The mathematical intuition behind the Gradient Boosting algorithm can be broken down into several key steps:

1. Define the Loss Function: The first step is to define a loss function that measures the difference between the predicted values and the true values. Common loss functions for regression problems include the mean squared error (MSE) and the mean absolute error (MAE). For classification problems, common loss functions include the binary cross-entropy loss and the multi-class cross-entropy loss.
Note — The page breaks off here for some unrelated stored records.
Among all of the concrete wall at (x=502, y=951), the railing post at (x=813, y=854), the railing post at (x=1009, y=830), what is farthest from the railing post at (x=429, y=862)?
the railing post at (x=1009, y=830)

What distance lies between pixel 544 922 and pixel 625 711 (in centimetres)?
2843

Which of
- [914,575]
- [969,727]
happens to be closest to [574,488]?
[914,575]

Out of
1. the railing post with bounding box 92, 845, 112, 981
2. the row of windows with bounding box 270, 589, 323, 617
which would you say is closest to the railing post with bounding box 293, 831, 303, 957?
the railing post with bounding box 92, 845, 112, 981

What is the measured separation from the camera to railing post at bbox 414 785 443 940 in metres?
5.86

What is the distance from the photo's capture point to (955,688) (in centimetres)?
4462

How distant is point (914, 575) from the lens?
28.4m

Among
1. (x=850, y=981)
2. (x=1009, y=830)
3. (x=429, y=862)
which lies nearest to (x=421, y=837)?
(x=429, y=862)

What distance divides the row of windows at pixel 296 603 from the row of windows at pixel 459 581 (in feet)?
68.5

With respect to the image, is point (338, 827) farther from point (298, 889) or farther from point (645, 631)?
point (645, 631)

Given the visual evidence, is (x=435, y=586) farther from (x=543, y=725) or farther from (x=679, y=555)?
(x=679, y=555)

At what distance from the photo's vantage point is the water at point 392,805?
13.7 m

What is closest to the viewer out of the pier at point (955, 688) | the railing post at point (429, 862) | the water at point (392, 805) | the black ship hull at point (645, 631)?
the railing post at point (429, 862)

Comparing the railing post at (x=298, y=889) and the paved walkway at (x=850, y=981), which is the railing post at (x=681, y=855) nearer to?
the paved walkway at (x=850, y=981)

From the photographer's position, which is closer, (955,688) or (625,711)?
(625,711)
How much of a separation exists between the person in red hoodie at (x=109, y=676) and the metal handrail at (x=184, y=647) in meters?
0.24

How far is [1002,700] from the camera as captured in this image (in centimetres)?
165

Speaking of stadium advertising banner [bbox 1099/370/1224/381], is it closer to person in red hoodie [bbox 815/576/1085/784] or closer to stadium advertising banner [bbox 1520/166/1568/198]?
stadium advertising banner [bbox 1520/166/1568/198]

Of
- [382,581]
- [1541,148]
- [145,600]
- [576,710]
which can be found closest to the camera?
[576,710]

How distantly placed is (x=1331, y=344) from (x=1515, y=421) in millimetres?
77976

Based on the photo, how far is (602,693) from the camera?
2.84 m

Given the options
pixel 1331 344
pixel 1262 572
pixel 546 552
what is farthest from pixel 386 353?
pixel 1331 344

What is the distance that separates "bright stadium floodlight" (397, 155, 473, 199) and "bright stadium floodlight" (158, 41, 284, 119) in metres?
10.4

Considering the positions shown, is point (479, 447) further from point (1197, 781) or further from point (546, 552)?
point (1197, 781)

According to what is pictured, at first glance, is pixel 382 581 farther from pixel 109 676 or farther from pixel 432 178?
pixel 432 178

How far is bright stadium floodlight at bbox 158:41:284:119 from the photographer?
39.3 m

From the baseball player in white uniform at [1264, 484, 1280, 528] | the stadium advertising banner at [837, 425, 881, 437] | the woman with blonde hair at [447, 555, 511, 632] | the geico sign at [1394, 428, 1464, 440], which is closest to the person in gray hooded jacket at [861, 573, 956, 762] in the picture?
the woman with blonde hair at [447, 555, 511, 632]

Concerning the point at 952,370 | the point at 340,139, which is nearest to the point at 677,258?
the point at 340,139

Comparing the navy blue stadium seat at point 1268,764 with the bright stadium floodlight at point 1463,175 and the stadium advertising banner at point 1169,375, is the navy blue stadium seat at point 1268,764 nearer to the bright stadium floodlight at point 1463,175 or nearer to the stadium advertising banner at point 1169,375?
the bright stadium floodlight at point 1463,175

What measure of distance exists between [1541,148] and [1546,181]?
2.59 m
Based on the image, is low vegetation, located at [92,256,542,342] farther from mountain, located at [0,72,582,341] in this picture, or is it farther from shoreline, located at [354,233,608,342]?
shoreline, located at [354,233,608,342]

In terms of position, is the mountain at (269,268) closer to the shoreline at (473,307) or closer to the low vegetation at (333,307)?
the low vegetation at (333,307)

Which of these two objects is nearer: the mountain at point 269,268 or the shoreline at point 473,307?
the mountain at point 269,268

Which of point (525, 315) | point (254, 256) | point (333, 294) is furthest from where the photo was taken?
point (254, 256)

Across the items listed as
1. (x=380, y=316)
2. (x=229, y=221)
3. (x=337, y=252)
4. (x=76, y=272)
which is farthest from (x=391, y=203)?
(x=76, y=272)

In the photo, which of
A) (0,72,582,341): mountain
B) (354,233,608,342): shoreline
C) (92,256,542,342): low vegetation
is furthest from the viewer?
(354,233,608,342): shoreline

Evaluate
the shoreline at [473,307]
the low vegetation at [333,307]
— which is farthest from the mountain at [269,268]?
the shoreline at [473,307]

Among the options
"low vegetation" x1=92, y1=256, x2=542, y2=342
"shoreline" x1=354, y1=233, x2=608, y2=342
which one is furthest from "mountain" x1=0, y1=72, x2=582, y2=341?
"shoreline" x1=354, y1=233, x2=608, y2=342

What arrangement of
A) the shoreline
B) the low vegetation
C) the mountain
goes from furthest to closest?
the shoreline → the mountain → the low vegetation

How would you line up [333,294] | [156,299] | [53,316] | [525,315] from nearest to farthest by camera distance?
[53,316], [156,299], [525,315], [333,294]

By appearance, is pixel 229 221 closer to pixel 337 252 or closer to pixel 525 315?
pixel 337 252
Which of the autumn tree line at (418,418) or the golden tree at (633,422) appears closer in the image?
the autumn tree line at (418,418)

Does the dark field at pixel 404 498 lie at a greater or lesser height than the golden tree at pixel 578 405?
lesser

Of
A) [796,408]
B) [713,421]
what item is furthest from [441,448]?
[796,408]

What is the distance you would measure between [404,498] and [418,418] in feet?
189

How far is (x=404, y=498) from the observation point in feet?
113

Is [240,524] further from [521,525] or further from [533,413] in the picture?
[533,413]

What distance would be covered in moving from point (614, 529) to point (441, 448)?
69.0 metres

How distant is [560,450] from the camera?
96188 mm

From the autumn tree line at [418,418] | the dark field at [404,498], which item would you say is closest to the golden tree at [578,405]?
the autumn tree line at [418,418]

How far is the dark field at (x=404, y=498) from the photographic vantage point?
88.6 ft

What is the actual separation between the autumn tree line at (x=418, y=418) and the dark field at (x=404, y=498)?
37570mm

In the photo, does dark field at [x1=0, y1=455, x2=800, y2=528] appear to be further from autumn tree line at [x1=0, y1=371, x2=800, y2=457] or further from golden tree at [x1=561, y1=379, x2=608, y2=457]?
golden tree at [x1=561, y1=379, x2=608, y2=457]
2. Fit the Initial Model: The algorithm starts by fitting an initial model to the data, such as a decision tree with a shallow depth. This initial model may not be very accurate, but it provides a starting point for creating an algorithm.
3. Compute the Residuals: The algorithm computes the difference between the predicted values and the true values on the training set. These differences are called the residuals.
4. Fit a New Weak Learner: The next step is to fit a new weak learner to the residuals. The new weak learner should focus on the examples that were poorly predicted by the previous model, in an attempt to correct the errors made by the previous model. The most common choice for a weak learner in Gradient Boosting is a decision tree with a shallow depth.
5. Update the Model: The predictions of the new weak learner are added to the predictions of the previous model, and the model is updated to minimize the loss function. This is typically done using a gradient descent algorithm, where the gradient of the loss function is used to determine the direction and magnitude of the update.
6. Repeat: Steps 3-5 are repeated many times, with each new weak learner focusing on the examples that are difficult to predict, and the model updated to minimize the loss function.
7. Combine the Weak Learners: The final model is created by combining all of the weak learners in the ensemble. The predictions of the weak learners are weighted according to their performance on the training set, and the weighted sum of the predictions is used to make the final prediction.